→ ИСХОДНЫЙ ТЕКСТ

Цивилизации Древнего Востока | страница 89



Раза в четыре быстрее колотится сердце,
Когда о любви помышляю.
Шагу ступить по-людски не дает,
Торопливо на привязи скачет.
Ни тебе платье надеть,
Ни тебе взять опахало,
Ни глаза подвести,
Ни душистой смолой умаститься!
О милом подумаю – под руку так и толкает:
«Не медли, не мешкай! Желанной мечты добивайся!»
Ты опрометчиво, сердце мое!
Угомонись и не мучай меня сумасбродством.
Любимый придет к тебе сам,
А с ним – любопытные взоры.
Не допускай, чтобы мне в осужденье сказали:
«Женщина эта сама не своя от любви!»
При мысли о милом терпеливее будь, мое сердце:
Бейся, по крайности, медленней раза в четыре![21]

А вот жалоба молодого человека, который не видел своей возлюбленной уже целую неделю:

Семь дней не видал я любимой.
Болезнь одолела меня.
Наполнилось тяжестью тело.
Я словно в беспамятство впал.
Ученые лекари ходят —
Что пользы больному в их зелье?
В тупик заклинатели стали:
 Нельзя распознать мою хворь.
Шепните мне имя Сестры —
И с ложа болезни я встану.

→ ЗАПИСИ ДАННЫХ
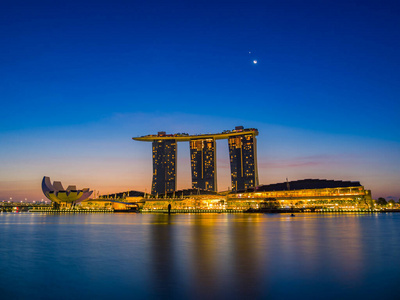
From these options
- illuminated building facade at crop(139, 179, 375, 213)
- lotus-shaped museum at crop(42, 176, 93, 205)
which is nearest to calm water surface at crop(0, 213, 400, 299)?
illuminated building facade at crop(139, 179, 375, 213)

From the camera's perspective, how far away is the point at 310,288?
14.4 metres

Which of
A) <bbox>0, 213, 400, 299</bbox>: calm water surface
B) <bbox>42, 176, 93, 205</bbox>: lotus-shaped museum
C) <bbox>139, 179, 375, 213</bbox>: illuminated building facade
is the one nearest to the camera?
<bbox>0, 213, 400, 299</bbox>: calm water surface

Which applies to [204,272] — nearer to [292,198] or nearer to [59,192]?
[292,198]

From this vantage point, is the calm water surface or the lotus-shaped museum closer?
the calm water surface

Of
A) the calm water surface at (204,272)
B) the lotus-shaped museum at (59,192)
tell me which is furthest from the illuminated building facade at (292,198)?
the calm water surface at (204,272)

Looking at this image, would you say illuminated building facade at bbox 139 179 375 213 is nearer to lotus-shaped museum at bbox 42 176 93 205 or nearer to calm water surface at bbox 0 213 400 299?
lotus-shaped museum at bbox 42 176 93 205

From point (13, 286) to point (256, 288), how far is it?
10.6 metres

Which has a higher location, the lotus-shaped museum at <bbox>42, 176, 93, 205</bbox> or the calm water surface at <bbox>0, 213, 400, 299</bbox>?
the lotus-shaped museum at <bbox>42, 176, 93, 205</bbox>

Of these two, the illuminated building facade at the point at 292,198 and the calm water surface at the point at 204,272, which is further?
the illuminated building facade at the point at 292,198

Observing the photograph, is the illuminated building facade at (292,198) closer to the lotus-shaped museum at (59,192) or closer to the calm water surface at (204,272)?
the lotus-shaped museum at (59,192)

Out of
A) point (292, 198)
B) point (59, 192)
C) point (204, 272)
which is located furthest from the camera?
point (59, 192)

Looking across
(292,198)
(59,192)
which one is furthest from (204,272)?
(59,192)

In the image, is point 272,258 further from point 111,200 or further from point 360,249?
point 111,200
...
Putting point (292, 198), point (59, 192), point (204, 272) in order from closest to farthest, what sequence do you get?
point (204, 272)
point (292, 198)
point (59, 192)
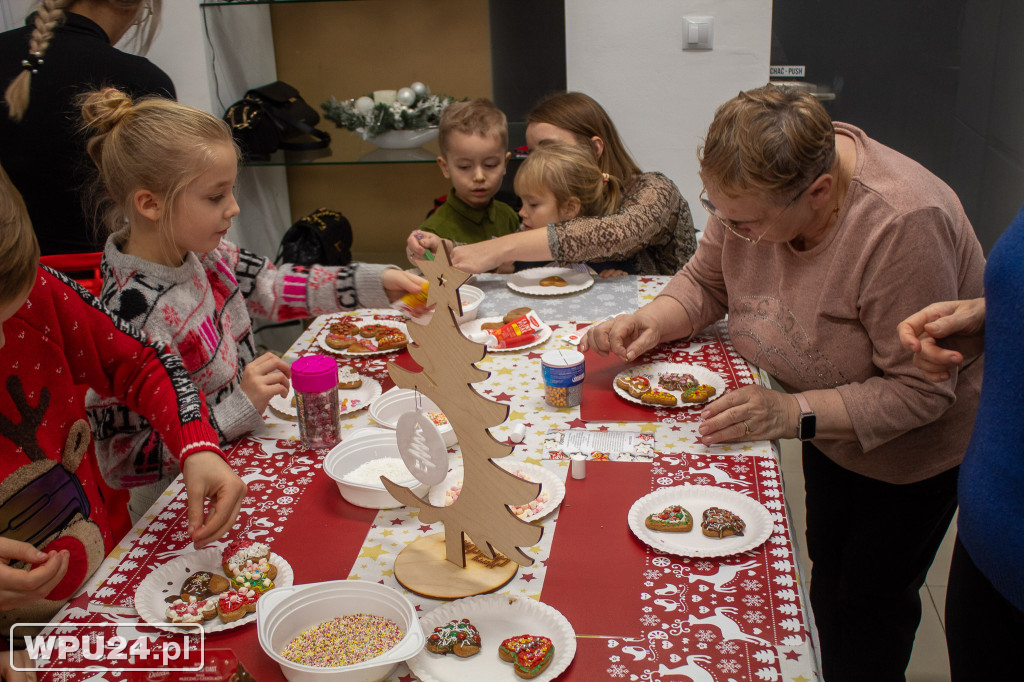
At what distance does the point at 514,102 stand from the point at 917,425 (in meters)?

→ ЗАДАНИЕ 1
Перепечатайте фрагмент текста о древней любовной поэзии: начните со строки, где есть слова «При мысли о», и остановитесь после слов «Болезнь одолела меня.».
→ ЗАДАНИЕ 2
Перескажите списком стихотворение из текста о древней любовной поэзии, которое начинается словами «Раза в четыре быстрее колотится сердце», сохранив его главные мысли.
→ ЗАДАНИЕ 3
Напишите, что могло бы идти дальше в тексте о древней любовной поэзии после его последней строки.
Записи для этой работы не понадобятся.

→ ВАШ ОТВЕТ 1
При мысли о милом терпеливее будь, мое сердце:
Бейся, по крайности, медленней раза в четыре![21]

А вот жалоба молодого человека, который не видел своей возлюбленной уже целую неделю:

Семь дней не видал я любимой.
Болезнь одолела меня.

→ ВАШ ОТВЕТ 2
- Когда героиня думает о любви, ее сердце бьется раза в четыре быстрее и не дает ей спокойно ступить шагу.
- Из-за этого она не может ни надеть платье, ни взять опахало, ни подвести глаза, ни умаститься душистой смолой.
- При мысли о милом сердце торопит ее не медлить и добиваться желанной мечты.
- Она просит сердце угомониться: любимый придет сам, а с ним придут и любопытные взоры.
- Она не хочет, чтобы о ней в осуждение сказали, что она сама не своя от любви, и просит сердце биться хотя бы в четыре раза медленнее.

→ ВАШ ОТВЕТ 3
Посланец приди от нее —
И сердце мое оживет.
Лечебные побоку книги,
Целебные снадобья прочь!
Любимая – мой амулет:
При ней становлюсь я здоров.
От взглядов ее – молодею,
 В речах ее – черпаю силу,
В объятиях – неуязвимость.
Семь дней глаз не кажет она![22]

Столь же оригинальна и пиршественная поэзия. Неверное будущее только усиливает стремление веселиться: carpe diem![23] Следующая песня была обнаружена на стене гробницы Нового царства:

Следуй желаньям сердца,
Пока ты существуешь.
Надуши свою голову миррой,
Облачись в лучшие ткани.
Умасти себя чудеснейшими благовониями
Из жертв богов.
Умножай свое богатство…
Свершай дела свои на земле
По велению своего сердца,
Пока к тебе не придет тот день оплакивания,
Утомленный сердцем не слышит их криков и воплей.
Причитания никого не спасают от могилы.
А потому празднуй прекрасный день
И не изнуряй себя.
Видишь, никто не взял с собой своего достоянья.
Видишь, никто из ушедших не вернулся обратно[24].

Такие слова вызывают в памяти страдания Гильгамеша; но насколько другой тон, насколько другая обстановка! Даже психологический фон иной: в шумерской поэме Гильгамеш отчаянно цепляется за жизнь; здесь же мы видим отстраненное ожидание смерти.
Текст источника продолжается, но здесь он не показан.